INPUT DATA:
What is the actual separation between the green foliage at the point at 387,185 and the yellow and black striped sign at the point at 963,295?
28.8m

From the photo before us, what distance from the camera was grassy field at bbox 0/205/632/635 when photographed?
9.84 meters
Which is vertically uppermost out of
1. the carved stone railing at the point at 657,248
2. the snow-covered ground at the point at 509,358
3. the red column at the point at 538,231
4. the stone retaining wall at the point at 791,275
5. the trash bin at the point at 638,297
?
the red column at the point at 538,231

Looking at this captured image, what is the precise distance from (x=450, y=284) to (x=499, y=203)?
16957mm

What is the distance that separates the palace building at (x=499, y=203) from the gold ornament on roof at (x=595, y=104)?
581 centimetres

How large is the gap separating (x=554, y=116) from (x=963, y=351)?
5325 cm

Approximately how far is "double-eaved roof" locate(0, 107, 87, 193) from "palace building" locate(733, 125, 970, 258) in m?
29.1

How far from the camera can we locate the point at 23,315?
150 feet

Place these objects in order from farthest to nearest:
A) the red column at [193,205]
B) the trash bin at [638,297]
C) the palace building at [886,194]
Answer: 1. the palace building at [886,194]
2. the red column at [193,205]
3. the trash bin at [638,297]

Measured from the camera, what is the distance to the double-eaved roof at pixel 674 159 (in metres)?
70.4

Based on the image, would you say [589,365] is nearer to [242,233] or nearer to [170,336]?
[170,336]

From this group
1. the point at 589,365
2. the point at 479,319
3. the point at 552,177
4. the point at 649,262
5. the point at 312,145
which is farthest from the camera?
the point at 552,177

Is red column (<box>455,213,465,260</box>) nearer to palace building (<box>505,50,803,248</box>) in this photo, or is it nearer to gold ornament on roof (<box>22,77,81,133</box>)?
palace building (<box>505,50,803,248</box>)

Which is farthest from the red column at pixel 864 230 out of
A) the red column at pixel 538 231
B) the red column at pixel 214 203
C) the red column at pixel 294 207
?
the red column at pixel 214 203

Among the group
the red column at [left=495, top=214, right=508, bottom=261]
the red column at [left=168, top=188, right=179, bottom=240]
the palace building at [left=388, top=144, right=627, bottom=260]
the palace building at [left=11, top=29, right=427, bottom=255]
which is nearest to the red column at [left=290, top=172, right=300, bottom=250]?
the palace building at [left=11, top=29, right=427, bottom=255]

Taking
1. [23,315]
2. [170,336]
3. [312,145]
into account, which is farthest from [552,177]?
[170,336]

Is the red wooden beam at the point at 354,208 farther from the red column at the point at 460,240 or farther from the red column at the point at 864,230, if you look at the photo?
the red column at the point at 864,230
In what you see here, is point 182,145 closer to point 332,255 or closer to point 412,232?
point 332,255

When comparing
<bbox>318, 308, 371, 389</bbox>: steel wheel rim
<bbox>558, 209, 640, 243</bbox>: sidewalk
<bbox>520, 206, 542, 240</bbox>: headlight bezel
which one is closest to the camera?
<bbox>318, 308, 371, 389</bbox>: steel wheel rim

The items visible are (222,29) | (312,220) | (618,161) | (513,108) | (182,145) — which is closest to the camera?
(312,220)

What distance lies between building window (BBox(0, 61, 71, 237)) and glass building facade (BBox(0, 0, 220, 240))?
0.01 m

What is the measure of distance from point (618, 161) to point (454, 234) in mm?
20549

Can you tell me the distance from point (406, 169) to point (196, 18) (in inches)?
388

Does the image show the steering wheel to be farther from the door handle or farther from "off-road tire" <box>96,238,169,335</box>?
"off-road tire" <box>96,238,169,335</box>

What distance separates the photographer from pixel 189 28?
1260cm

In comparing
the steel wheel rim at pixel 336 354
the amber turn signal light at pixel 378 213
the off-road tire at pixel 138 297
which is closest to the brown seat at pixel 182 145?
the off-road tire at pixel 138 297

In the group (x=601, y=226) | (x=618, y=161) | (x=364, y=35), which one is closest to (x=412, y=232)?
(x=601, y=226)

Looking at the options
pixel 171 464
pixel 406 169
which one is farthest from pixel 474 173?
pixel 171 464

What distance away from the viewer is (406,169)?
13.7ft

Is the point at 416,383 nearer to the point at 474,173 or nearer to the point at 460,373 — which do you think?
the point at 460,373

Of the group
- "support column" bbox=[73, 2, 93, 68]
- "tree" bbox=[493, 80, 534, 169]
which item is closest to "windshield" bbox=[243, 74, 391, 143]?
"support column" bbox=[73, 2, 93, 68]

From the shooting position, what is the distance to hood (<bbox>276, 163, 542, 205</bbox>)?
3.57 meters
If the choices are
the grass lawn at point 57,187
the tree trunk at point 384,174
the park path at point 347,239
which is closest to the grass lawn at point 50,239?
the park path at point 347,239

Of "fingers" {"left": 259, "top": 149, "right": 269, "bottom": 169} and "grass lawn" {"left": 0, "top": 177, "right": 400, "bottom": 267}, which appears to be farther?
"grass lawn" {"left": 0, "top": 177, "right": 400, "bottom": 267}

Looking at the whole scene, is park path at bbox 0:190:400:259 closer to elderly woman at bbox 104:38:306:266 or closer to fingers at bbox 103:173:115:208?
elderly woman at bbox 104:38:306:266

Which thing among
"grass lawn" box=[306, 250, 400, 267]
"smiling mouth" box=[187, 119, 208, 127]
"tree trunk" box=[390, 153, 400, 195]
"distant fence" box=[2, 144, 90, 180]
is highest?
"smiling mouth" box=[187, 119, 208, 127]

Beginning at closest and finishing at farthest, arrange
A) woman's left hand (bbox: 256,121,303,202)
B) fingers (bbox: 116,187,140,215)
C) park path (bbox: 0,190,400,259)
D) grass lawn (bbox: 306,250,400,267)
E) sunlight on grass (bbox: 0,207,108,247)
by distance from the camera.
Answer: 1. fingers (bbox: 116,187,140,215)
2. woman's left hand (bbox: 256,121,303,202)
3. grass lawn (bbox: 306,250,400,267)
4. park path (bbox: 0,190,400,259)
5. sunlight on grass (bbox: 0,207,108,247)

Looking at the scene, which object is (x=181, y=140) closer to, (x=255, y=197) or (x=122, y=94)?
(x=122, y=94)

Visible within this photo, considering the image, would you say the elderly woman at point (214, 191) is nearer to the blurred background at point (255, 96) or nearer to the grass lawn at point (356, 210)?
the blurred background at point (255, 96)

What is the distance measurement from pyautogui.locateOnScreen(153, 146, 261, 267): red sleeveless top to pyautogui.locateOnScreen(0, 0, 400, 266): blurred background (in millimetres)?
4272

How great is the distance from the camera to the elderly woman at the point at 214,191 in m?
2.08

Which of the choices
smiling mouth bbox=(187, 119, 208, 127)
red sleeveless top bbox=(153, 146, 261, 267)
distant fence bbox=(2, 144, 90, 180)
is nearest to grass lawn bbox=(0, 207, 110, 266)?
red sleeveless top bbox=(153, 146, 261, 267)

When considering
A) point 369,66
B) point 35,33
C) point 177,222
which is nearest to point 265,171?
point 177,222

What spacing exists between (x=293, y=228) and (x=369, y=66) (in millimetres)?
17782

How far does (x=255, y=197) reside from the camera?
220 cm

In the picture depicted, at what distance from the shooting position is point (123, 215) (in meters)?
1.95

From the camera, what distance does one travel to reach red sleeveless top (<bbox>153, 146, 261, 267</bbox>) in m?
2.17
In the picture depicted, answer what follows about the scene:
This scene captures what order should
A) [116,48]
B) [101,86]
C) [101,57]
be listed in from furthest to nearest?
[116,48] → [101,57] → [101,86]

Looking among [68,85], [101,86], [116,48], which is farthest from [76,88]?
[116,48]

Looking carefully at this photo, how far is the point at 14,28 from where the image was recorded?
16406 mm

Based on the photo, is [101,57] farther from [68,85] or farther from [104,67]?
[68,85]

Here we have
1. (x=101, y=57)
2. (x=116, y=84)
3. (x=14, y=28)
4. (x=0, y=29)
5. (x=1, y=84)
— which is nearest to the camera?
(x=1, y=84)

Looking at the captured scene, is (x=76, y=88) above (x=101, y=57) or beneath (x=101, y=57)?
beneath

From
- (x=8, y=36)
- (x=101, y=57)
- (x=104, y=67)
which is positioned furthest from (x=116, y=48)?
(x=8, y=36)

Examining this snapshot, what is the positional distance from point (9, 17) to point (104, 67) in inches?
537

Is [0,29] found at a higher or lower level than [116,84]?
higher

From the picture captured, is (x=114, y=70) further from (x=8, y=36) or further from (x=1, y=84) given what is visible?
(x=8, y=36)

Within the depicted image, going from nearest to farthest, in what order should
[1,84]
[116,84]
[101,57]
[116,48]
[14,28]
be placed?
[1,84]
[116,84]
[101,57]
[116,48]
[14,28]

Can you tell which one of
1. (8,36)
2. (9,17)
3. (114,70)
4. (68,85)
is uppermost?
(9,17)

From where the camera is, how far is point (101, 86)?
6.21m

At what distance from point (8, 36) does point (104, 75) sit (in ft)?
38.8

TASK OBJECTIVE:
Rewrite the stretch from the line containing "From where the camera" through the end of the material, swapping "sit" for "lie" and leaving everything else unchanged.

OUTPUT:
From where the camera is, how far is point (101, 86)?
6.21m

At what distance from point (8, 36) does point (104, 75) lie (in ft)?
38.8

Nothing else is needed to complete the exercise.